Scene-based reasoning rows
━━━━━━

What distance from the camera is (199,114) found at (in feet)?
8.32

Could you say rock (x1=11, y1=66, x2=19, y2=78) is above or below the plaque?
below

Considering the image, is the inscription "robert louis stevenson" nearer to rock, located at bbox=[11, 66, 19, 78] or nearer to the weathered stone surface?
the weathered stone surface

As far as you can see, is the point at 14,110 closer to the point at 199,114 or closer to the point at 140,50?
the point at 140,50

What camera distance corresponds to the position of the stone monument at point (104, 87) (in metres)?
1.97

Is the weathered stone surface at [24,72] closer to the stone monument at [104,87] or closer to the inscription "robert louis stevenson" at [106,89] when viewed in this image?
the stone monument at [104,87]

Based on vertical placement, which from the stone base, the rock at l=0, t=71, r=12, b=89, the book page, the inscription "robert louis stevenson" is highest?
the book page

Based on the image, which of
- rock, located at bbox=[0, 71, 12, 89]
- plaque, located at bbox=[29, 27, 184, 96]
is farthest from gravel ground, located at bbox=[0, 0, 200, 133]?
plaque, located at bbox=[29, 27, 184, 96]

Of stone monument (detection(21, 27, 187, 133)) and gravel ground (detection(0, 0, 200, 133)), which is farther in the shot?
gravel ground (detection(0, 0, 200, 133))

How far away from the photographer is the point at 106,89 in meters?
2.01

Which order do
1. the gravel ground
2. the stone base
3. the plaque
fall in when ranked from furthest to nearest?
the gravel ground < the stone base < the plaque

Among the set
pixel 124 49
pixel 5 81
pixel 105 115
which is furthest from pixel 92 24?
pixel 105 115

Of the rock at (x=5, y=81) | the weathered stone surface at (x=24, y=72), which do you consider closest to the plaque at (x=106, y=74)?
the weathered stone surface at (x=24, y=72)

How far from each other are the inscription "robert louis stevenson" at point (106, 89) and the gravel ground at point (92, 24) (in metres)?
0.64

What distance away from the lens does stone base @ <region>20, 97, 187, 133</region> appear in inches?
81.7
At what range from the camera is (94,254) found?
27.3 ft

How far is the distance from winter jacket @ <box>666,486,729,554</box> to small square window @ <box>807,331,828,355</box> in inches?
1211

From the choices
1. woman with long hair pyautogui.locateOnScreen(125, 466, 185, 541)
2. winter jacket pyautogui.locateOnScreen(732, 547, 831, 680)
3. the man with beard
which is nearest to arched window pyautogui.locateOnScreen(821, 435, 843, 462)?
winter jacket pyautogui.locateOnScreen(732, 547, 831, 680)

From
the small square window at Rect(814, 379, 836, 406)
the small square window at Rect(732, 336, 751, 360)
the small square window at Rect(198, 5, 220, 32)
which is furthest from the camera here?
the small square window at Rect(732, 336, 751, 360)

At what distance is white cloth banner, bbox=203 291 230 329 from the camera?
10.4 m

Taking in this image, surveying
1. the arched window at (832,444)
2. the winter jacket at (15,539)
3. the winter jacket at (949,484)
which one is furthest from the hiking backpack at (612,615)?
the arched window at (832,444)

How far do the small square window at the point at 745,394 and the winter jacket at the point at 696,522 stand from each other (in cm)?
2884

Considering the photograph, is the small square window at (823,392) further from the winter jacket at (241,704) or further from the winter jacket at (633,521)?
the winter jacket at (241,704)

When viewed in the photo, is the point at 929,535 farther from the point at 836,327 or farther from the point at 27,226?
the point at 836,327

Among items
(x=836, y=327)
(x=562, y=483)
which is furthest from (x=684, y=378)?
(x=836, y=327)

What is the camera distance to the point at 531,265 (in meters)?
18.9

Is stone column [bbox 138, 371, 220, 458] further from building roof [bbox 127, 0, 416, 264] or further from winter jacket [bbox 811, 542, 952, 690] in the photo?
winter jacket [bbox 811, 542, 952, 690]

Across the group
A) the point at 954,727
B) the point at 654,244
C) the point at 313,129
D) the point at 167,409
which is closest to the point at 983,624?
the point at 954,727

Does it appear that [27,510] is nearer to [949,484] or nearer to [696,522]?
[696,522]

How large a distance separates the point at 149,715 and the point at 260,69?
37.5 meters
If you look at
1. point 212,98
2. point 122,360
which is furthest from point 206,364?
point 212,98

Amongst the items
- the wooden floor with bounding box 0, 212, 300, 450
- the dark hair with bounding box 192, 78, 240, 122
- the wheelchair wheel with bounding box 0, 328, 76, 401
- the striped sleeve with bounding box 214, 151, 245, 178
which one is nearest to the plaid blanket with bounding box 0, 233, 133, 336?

━━━━━━

## WHAT IS EXPECTED
Begin at the line that contains "Is stone column" and continue through the last of the rows. Reproduce those lines, substituting "tiled floor" for "wooden floor" and leaving everything else unchanged.

## SOLUTION FOR THIS TASK
Is stone column [bbox 138, 371, 220, 458] further from building roof [bbox 127, 0, 416, 264] or further from winter jacket [bbox 811, 542, 952, 690] in the photo?
winter jacket [bbox 811, 542, 952, 690]

Across the group
A) the point at 954,727
B) the point at 654,244
C) the point at 313,129
D) the point at 167,409
which is closest to the point at 983,624?
the point at 954,727

Does it appear that [27,510] is nearer to [949,484] or nearer to [696,522]?
[696,522]

How large a distance separates the point at 149,715 and the point at 260,69?
37.5 meters
If you look at
1. point 212,98
2. point 122,360
which is furthest from point 206,364?
point 212,98

Amongst the items
- the tiled floor with bounding box 0, 212, 300, 450
- the dark hair with bounding box 192, 78, 240, 122
- the wheelchair wheel with bounding box 0, 328, 76, 401
- the striped sleeve with bounding box 214, 151, 245, 178
which one is nearest to the plaid blanket with bounding box 0, 233, 133, 336?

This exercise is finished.